I have school-age kids and a college-age kid now, so I’m a bit plugged into education, at least where I live.
Here in Colorado the statistics are pretty clear – the school districts that closed the longest during Covid have had the greatest losses in enrollment.
My own district – one that opened up quickly, is down 200 students from the 2019-2020 year out of a total student body of 26k, which is in line with normal year-on-year variability. There was a drop in 2020-2021 of about 1k students, but enrollment has sprung back.
The story mentions Jefferson County schools – that’s where I attended school back in the day – and they were at 84k in 2019-2020, dropped 4k to 80k in 2020-2021, and dropped again to about 78k this year.
Meanwhile, exurban school districts increased enrollment during this time, charter schools increased enrollment, and private schools probably increased enrollment. We don’t really know for certain with private schools because the last best data is from 2020, but there’s some anecdotal evidence. There are probably more homeschoolers and remote schoolers (online programs), but I don’t have good statistics for those.

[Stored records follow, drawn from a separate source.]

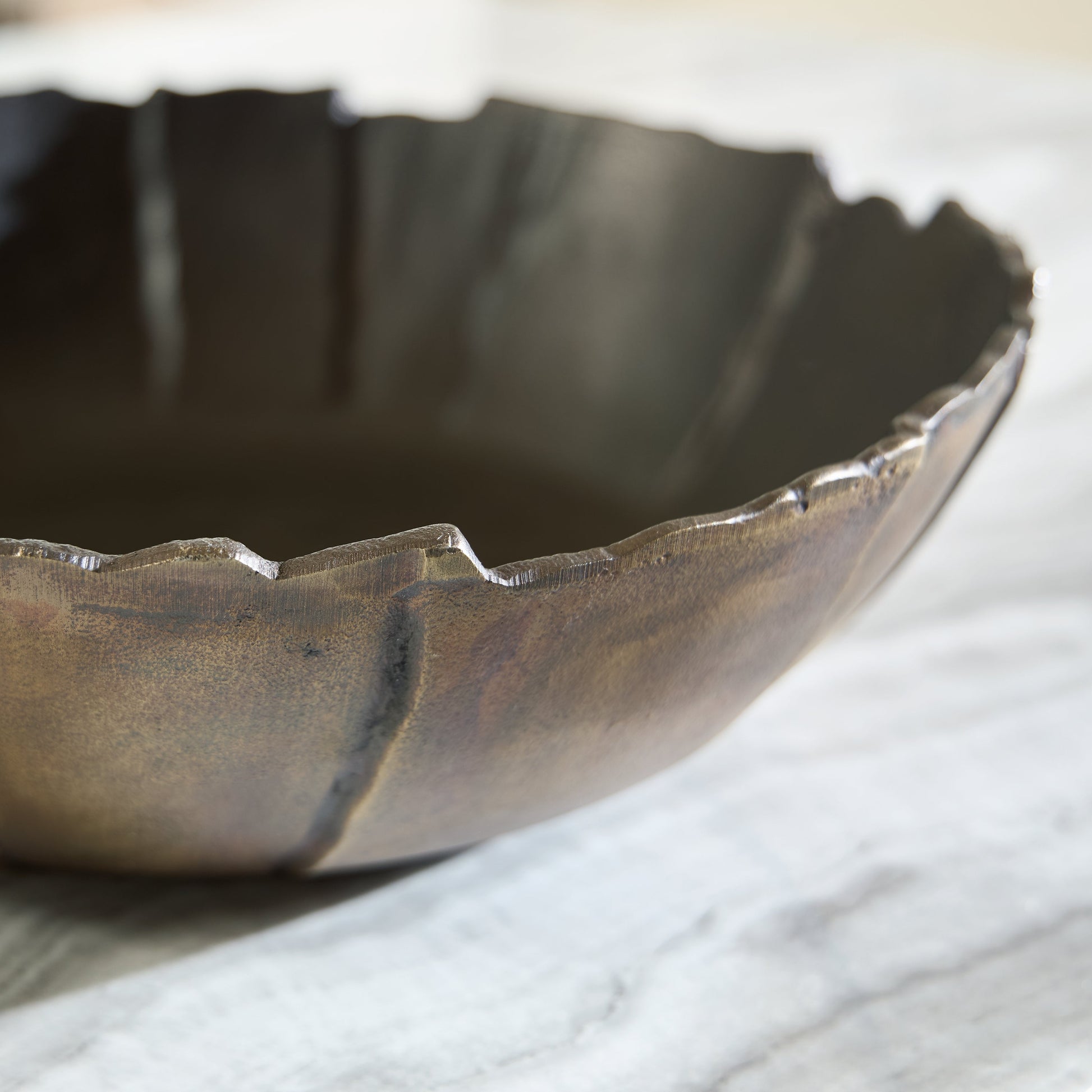 Aidman Black/Antique Gold Bowl- Viva Furn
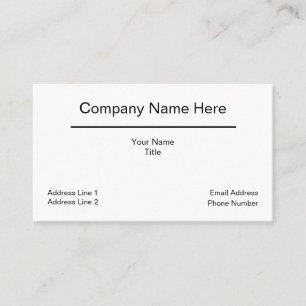 Tarjeta De Visita Diseño empresarial genérico clásico simple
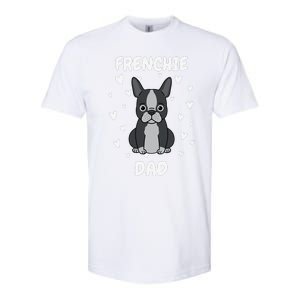 Frenchie Dad Papa Daddy Pa Father For Father’s Day Softstyle CVC T-Shirt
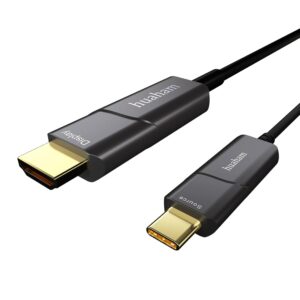 Światłowodowy kabel USB C-HDMI huaham 7,5 m 4K 60Hz do MacBook iPad Surface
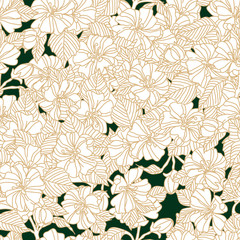 Seamless floral pattern for printing on paper or fabric. Vector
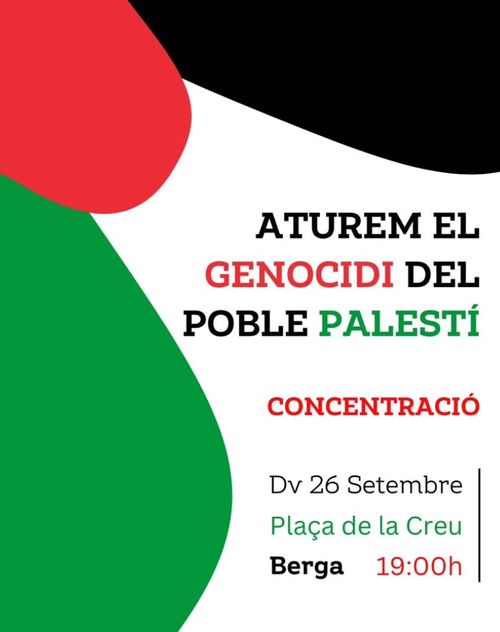 Aturem el genocidi del poble palestí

And as a parent, most of us do not want to switch schools constantly and the kids certainly do not like that. I can see how many who moved their kids to a different school during the pandemic (I’m one of them) would not want to move their kids back and go through all the adjustments again, particularly when the parents have lost faith in the district administration. It’s often easier to keep kids in their new school situation, whatever that may be, which I think does a lot to explain cratering enrollment in many districts.